[Exercise data Boundary: Start]

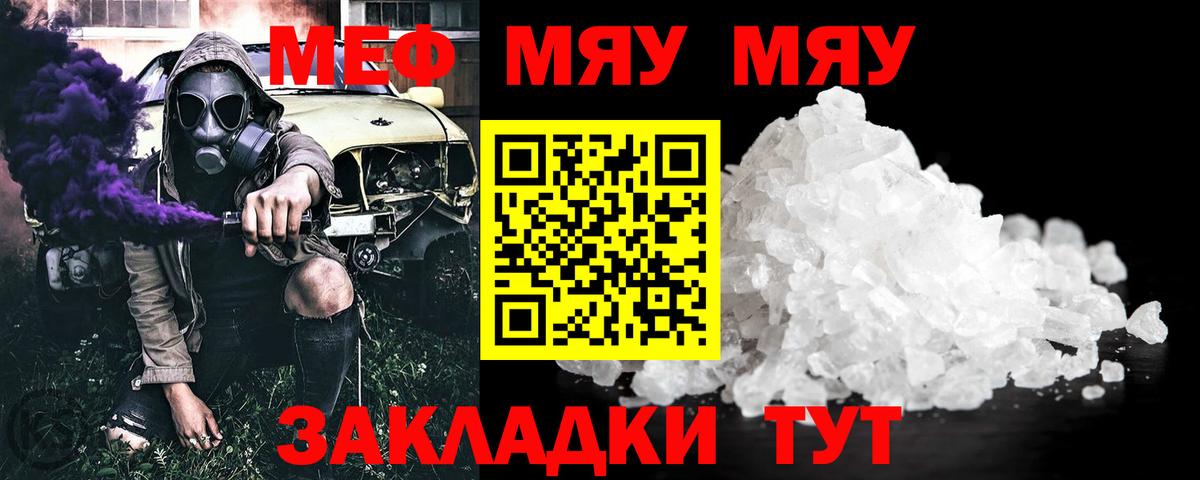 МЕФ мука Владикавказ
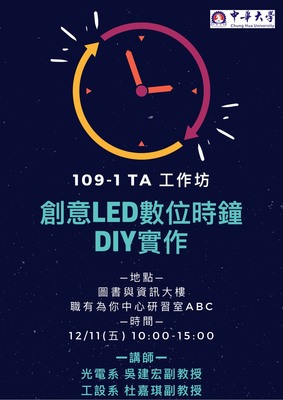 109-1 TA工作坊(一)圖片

[Exercise data Boundary: End]
[Exercise data Boundary: Start]

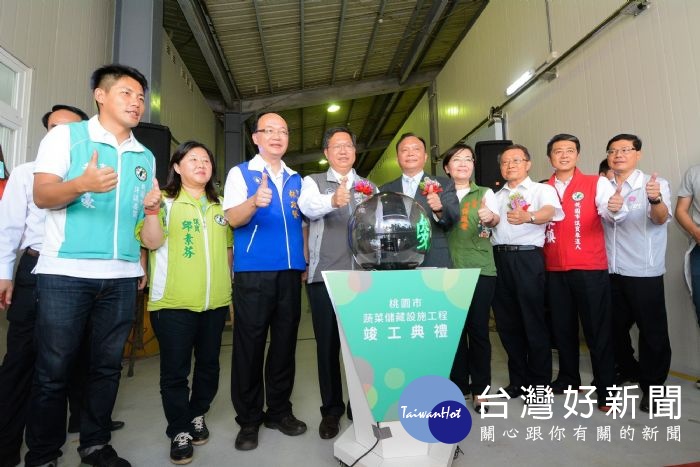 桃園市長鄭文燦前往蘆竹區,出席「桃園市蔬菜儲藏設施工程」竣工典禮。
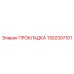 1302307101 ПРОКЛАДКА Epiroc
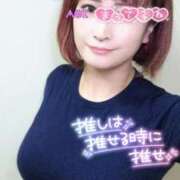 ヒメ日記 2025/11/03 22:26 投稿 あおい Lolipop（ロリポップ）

[Exercise data Boundary: End]
[Exercise data Boundary: Start]

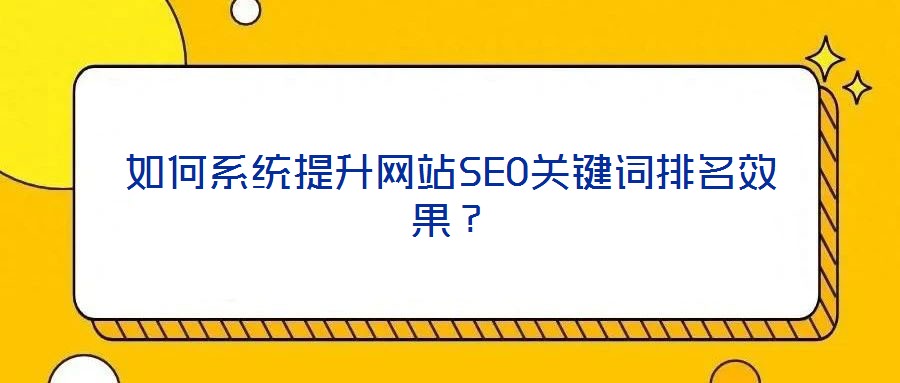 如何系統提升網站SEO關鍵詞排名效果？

[Exercise data Boundary: End]

Exercise aim:
Copy out the captions word for word, starting at the item that contains "桃園市長鄭文燦前往蘆竹區,出席「桃園市蔬菜儲藏設施工程」竣工典禮。" and ending at the item that contains "ヒメ日記 2025/11/03 22:26 投稿 あおい Lolipop（ロリポップ）", with both of those included. Leave the pictures out of your answer.

Exercise result:
 桃園市長鄭文燦前往蘆竹區,出席「桃園市蔬菜儲藏設施工程」竣工典禮。
 1302307101 ПРОКЛАДКА Epiroc
 ヒメ日記 2025/11/03 22:26 投稿 あおい Lolipop（ロリポップ）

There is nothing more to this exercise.